[Exercise requirements]:
First find the line with "2024-05-10T01:16:51, 3-frame burst." in the entries below, then set down exactly every line through the line with "common name: mouse species", that line included.

(Records excerpted from a collection)
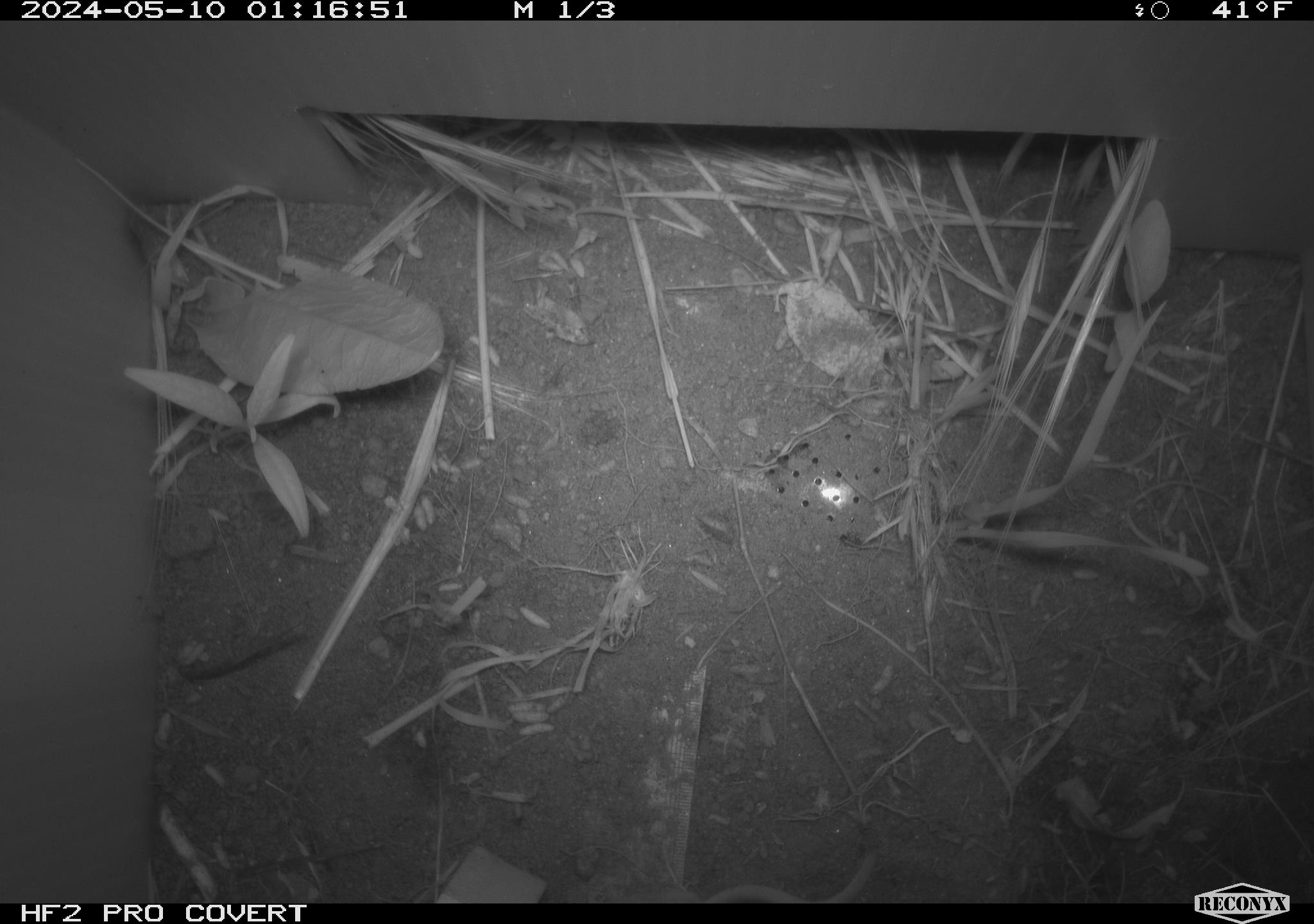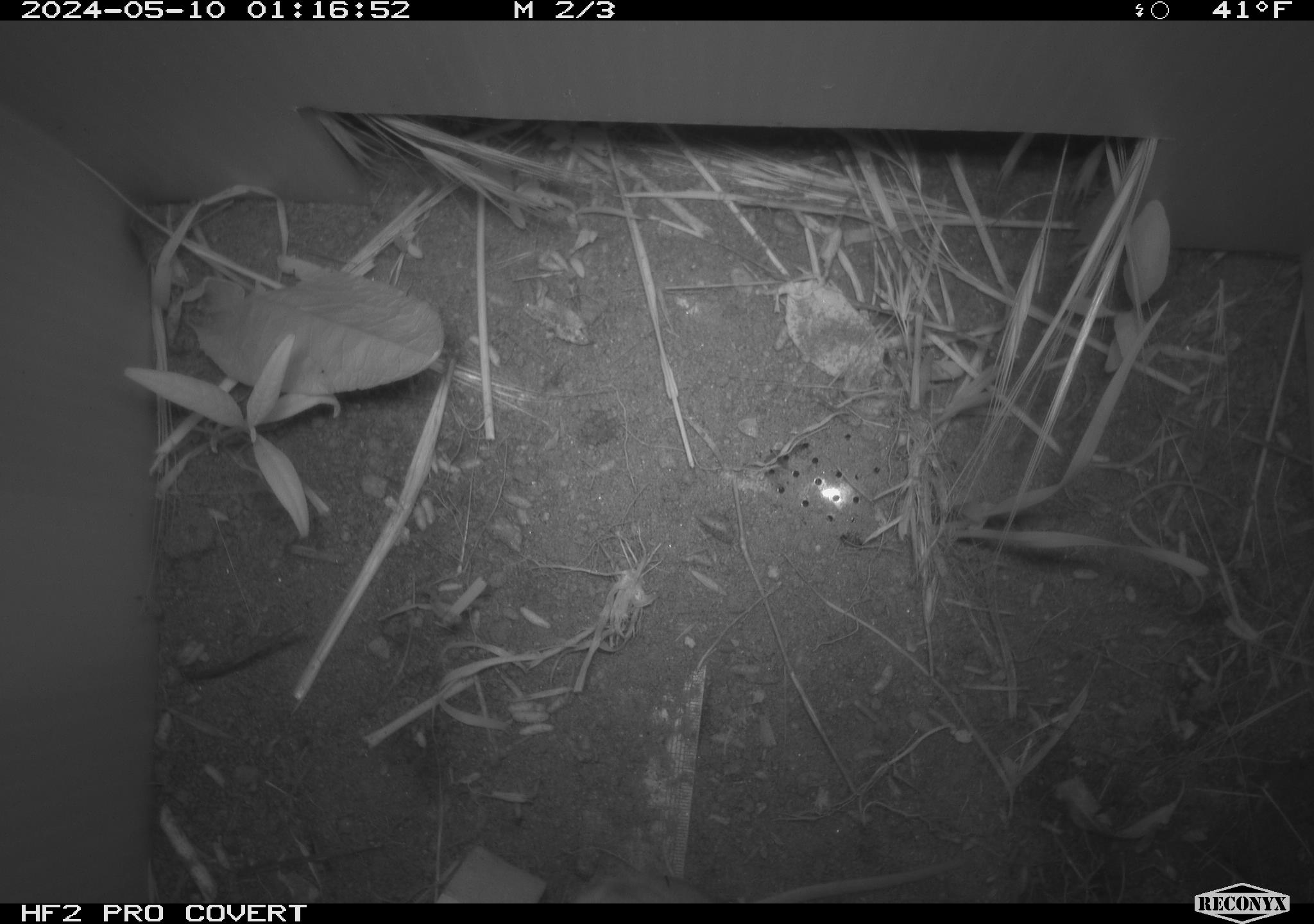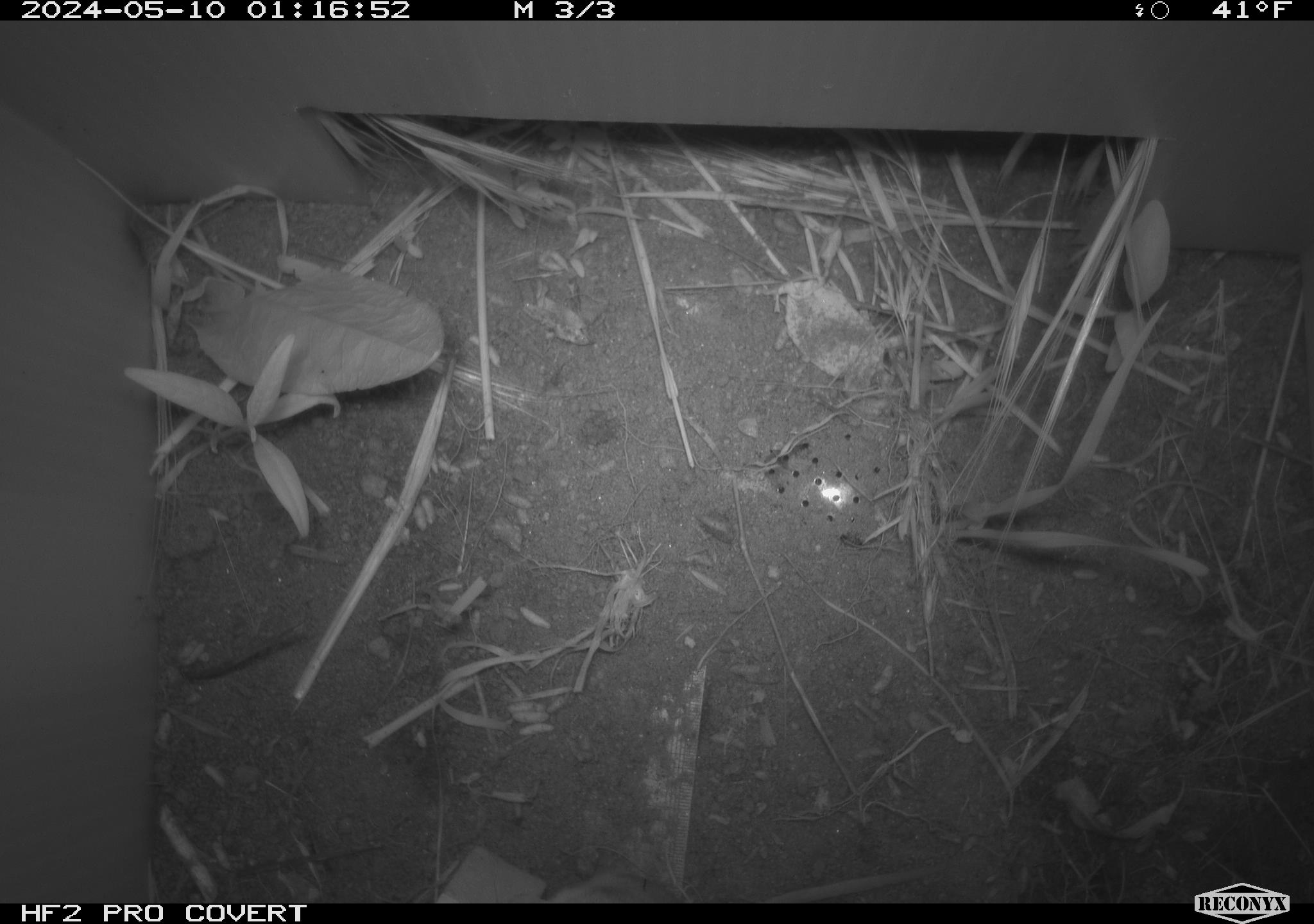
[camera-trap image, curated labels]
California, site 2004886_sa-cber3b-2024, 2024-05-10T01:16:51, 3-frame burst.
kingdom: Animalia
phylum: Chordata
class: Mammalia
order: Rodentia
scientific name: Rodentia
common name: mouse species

* * *

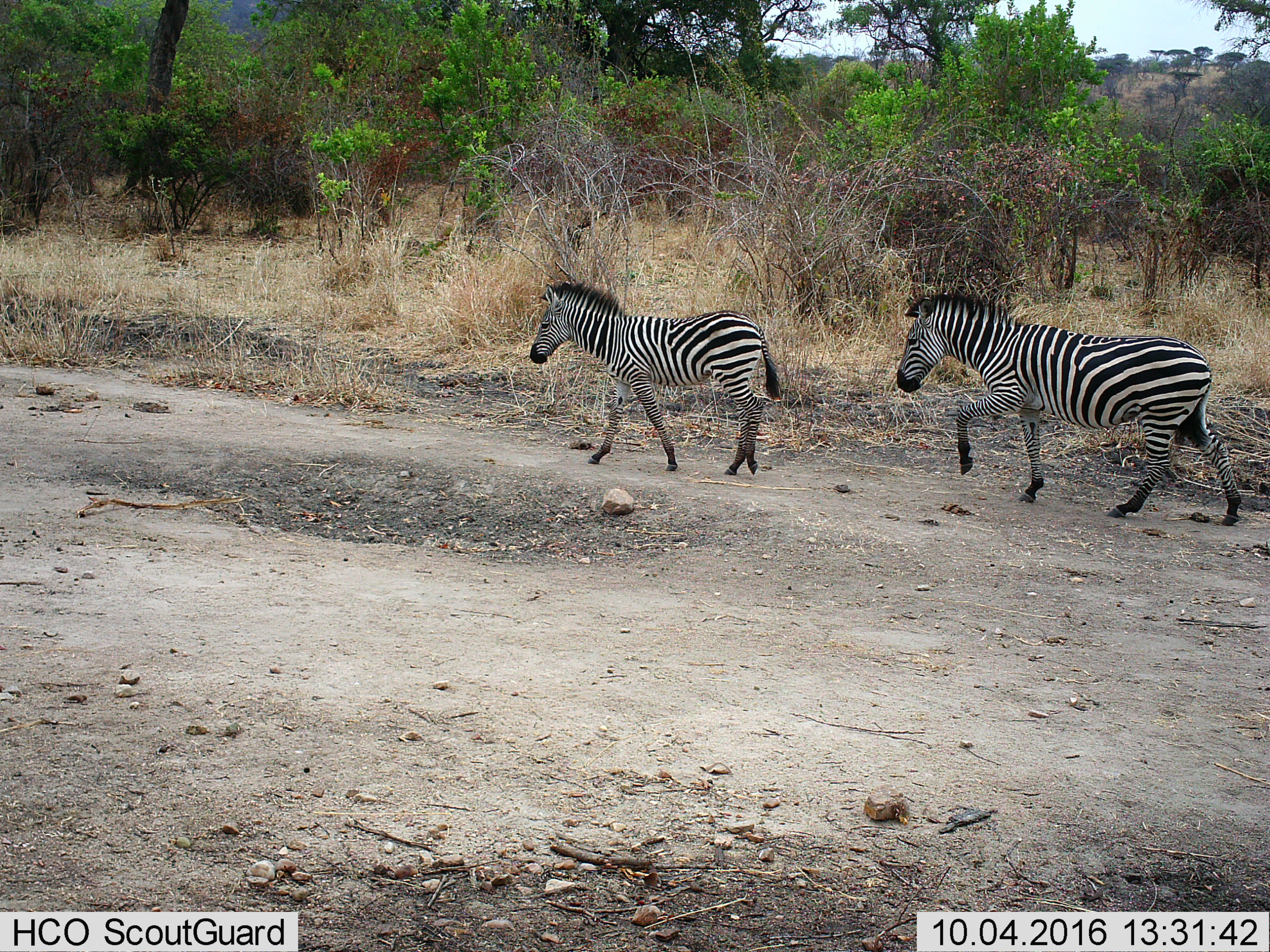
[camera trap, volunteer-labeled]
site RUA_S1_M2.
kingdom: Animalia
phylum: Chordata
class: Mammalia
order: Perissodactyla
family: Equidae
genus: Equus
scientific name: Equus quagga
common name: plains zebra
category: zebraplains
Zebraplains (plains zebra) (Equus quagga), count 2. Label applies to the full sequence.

--

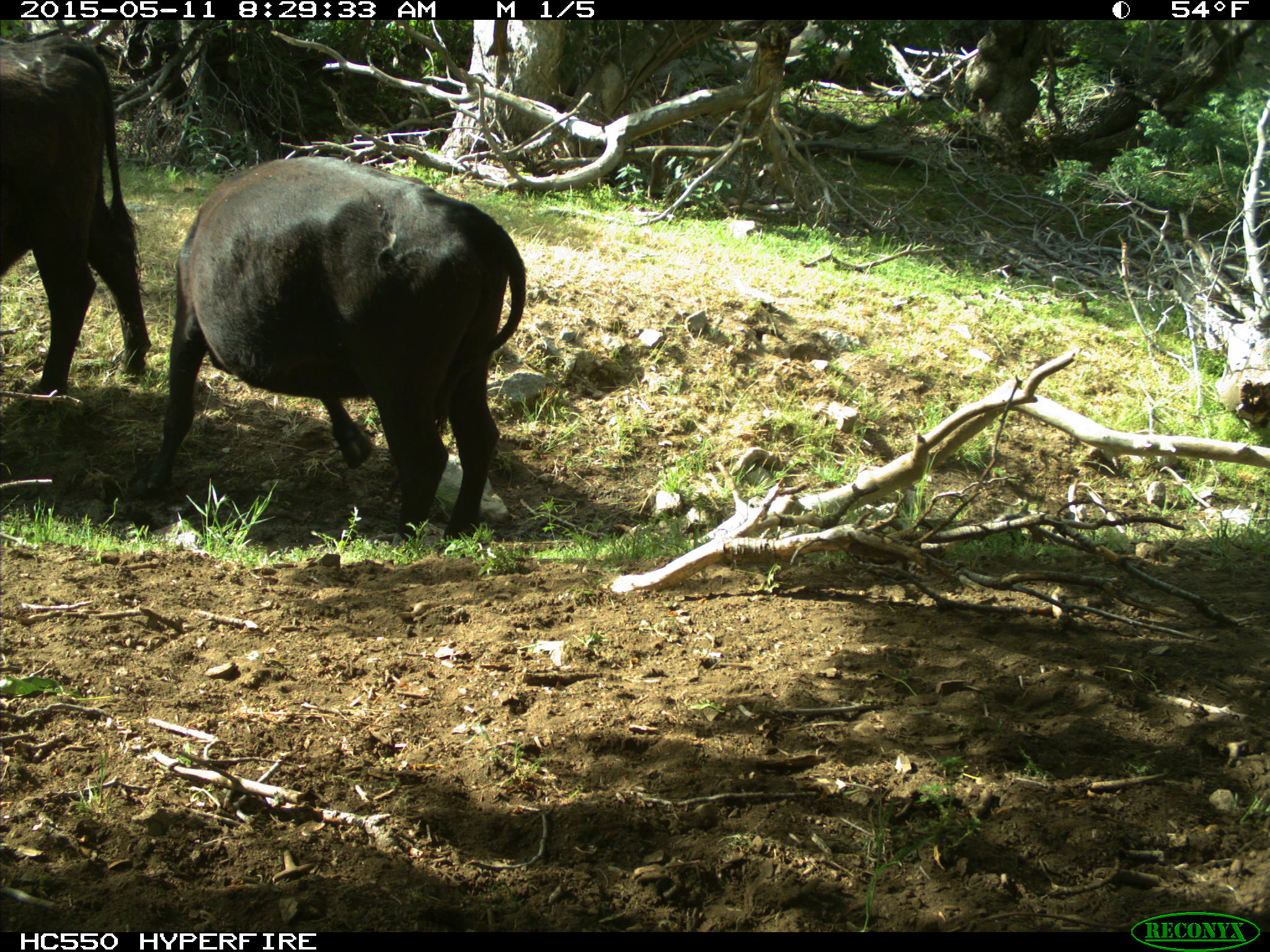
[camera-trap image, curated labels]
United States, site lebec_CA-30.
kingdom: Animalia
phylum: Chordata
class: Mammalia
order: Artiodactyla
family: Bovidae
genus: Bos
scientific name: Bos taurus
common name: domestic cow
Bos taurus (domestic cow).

[Solved problem]:
California, site 2004886_sa-cber3b-2024, 2024-05-10T01:16:51, 3-frame burst.
kingdom: Animalia
phylum: Chordata
class: Mammalia
order: Rodentia
scientific name: Rodentia
common name: mouse species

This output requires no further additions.